Pour la première fois de son histoire, l’Afrique sera représentée par dix nations à la Coupe du monde 2026, organisée aux États-Unis, au Mexique et au Canada. Une évolution rendue possible par l’élargissement du tournoi à 48 équipes, qui consacre une présence africaine renforcée sur la scène mondiale.
Si cette réforme ouvre des perspectives inédites, elle place également les sélections africaines face à un défi de taille. Confirmer, au-delà des qualifications, leur capacité à exister dans un tournoi élargi mais relevé.
Qui peut y croire ? Qui risque la déception ? Voici, équipe par équipe, les atouts et les fragilités de chaque nation africaine engagée.
🇲🇦 Maroc : la continuité d’un nouveau statut
Depuis sa demi-finale historique en 2022, le Maroc a changé de dimension. La sélection nord-africaine, désormais régulièrement citée parmi les outsiders sérieux, s’appuie sur une organisation rigoureuse et un collectif stable.
La solidité défensive demeure l’un des piliers du projet marocain, autour d’Achraf Hakimi.
Mais les interrogations portent sur la profondeur de banc et la capacité à maintenir le même niveau en cas d’absences majeures.
🇸🇳 Sénégal : stabilité et ambition
Le Sénégal reste l’une des sélections les plus régulières du continent. Fort d’un effectif expérimenté, structuré autour de cadres comme Sadio Mané, Kalidou Koulibaly et Édouard Mendy, le champion d’Afrique en titre sur le terrain conserve des ambitions élevées.
La principale interrogation concerne la capacité du groupe à franchir un nouveau palier dans un contexte de compétition relevé.
🇨🇮 Côte d’Ivoire : un potentiel à confirmer
Absente de la dernière Coupe du monde, la Côte d’Ivoire fait son retour avec une génération en construction. Le potentiel offensif est réel, porté par une nouvelle vague de joueurs évoluant en Europe.
Toutefois, l’équilibre défensif et la gestion des temps faibles restent des chantiers prioritaires pour une sélection encore en quête de stabilité.
🇩🇿 Algérie : vers une relance maîtrisée
Après plusieurs cycles en dents de scie, l’Algérie tente de retrouver une cohérence sportive. L’effectif mêle expérience et jeunesse, avec des joueurs capables d’apporter des solutions offensives variées.
La principale limite reste la constance dans les grands rendez-vous internationaux.
🇪🇬 Égypte : dépendance et transition
L’Égypte continue de s’appuyer largement sur Mohamed Salah, figure centrale du projet depuis plusieurs années.
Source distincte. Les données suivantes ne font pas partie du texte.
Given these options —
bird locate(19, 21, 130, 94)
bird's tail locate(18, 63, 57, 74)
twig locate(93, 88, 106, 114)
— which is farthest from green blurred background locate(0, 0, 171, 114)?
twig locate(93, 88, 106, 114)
Si des profils offensifs émergent, la question de la diversification du jeu reste entière, notamment face à des blocs organisés.
🇨🇩 RD Congo : un retour attendu
La qualification de la RDC marque le retour d’une nation historiquement présente dans le football africain. Solide défensivement et disciplinée tactiquement, la sélection congolaise s’appuie sur un groupe issu en grande partie de la diaspora.
La capacité à convertir les occasions reste l’un des principaux enjeux.
🇿🇦 Afrique du Sud : la force du collectif
Discrète mais structurée, l’Afrique du Sud mise sur la cohésion d’un groupe homogène et discipliné. Le projet repose sur une organisation tactique stable, mais souffre d’un manque d’efficacité offensive.
🇬🇭 Ghana : une dynamique fragile
Le Ghana aborde la compétition dans un contexte d’incertitude sportive. Malgré des individualités reconnues, la stabilité collective reste limitée.
La préparation et les blessures pèsent sur les ambitions des Black Stars.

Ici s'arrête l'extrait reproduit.